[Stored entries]
● ● ●

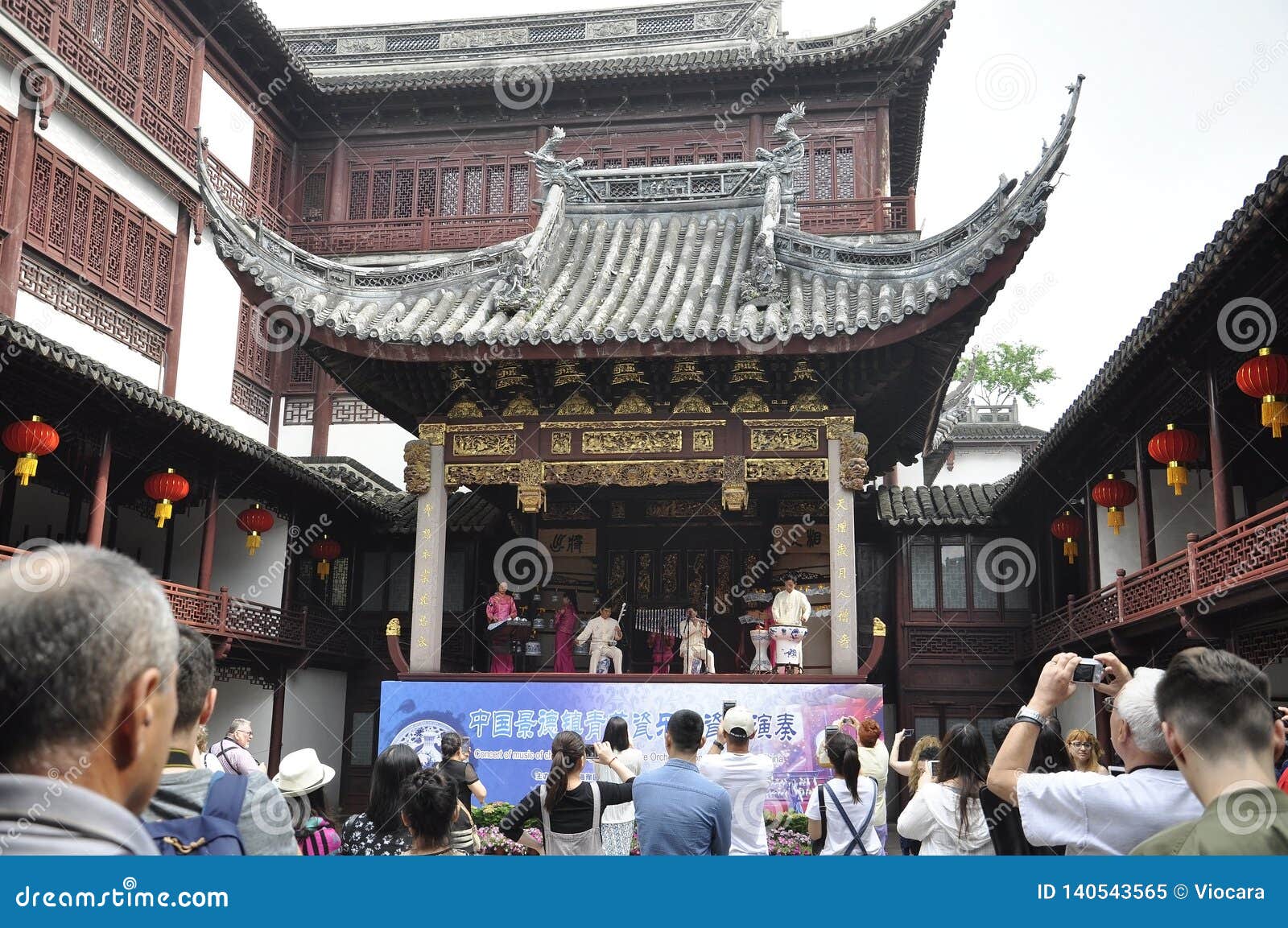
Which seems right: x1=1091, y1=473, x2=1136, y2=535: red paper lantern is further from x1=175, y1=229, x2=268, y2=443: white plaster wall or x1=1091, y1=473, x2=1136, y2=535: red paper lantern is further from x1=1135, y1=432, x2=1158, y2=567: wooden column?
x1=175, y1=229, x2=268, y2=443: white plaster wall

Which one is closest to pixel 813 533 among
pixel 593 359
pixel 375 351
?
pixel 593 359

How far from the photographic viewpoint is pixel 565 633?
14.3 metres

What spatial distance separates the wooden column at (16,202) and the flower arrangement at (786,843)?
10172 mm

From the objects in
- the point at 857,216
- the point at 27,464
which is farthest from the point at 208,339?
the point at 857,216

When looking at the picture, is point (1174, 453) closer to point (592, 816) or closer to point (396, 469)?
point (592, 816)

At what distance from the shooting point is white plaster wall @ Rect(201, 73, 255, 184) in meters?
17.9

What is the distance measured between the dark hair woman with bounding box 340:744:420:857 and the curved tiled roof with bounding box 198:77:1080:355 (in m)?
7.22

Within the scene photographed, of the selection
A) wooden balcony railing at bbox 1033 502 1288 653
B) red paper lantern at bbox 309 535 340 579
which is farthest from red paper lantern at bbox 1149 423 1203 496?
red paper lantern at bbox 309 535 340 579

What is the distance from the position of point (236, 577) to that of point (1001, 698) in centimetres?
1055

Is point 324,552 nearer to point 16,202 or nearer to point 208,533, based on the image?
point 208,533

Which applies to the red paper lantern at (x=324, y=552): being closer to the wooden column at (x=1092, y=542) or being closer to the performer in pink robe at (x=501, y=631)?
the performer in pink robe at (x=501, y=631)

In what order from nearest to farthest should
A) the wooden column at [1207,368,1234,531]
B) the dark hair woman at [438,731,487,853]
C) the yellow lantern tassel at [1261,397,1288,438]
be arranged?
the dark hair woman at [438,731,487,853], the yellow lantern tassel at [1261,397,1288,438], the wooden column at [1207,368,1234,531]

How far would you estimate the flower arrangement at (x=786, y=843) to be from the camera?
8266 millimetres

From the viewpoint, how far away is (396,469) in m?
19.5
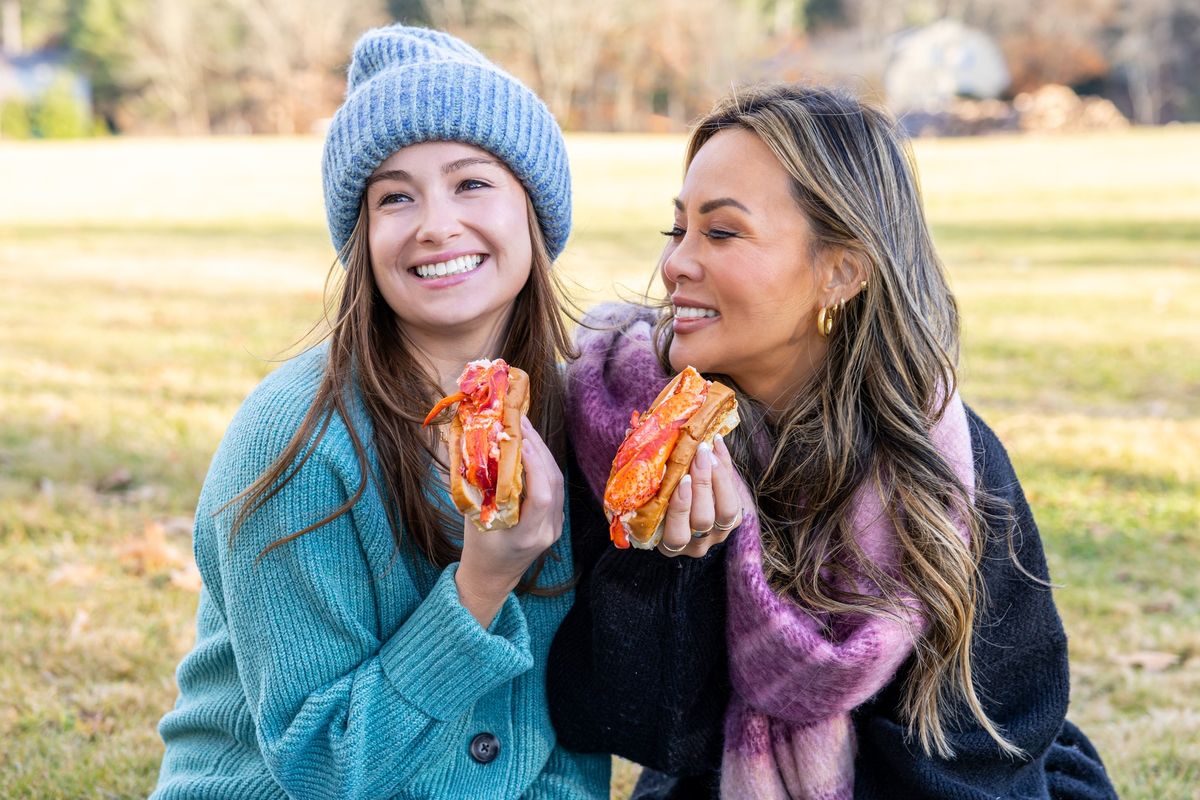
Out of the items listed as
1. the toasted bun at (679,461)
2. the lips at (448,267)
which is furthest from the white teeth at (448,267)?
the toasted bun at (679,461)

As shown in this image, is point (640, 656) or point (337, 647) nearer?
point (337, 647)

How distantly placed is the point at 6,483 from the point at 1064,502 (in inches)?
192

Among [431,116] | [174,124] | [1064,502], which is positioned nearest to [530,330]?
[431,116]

● ● ●

*Goal of the exercise:*
Extract every line of the items from the one containing "What is the distance from" down to the end of the items, inclusive, reproducing each line verbatim. Omit the picture markers from your answer.

*Exercise output:*
What is the distance from the position of point (236, 577) to that of point (1001, 698) in centimetres?
1055

Is point 324,552 nearer to point 16,202 or nearer to point 208,533, based on the image?
point 208,533

Which applies to the red paper lantern at (x=324, y=552): being closer to the wooden column at (x=1092, y=542) or being closer to the performer in pink robe at (x=501, y=631)?
the performer in pink robe at (x=501, y=631)

In what order from nearest to farthest should
A) the wooden column at [1207,368,1234,531]
B) the dark hair woman at [438,731,487,853]
C) the yellow lantern tassel at [1261,397,1288,438]
be arranged?
the dark hair woman at [438,731,487,853], the yellow lantern tassel at [1261,397,1288,438], the wooden column at [1207,368,1234,531]

How far would you estimate the flower arrangement at (x=786, y=843) to be from the camera?
8266 millimetres

From the viewpoint, how far away is (396,469) in m?
19.5
Out of the items listed as
1. the toasted bun at (679,461)
2. the lips at (448,267)
which is furthest from the white teeth at (448,267)?
the toasted bun at (679,461)

As shown in this image, is point (640, 656) or point (337, 647) nearer?
point (337, 647)

How distantly placed is the point at 6,483 from the point at 1064,502 (in inches)?
192

Among [431,116] | [174,124] | [1064,502], which is positioned nearest to [530,330]?
[431,116]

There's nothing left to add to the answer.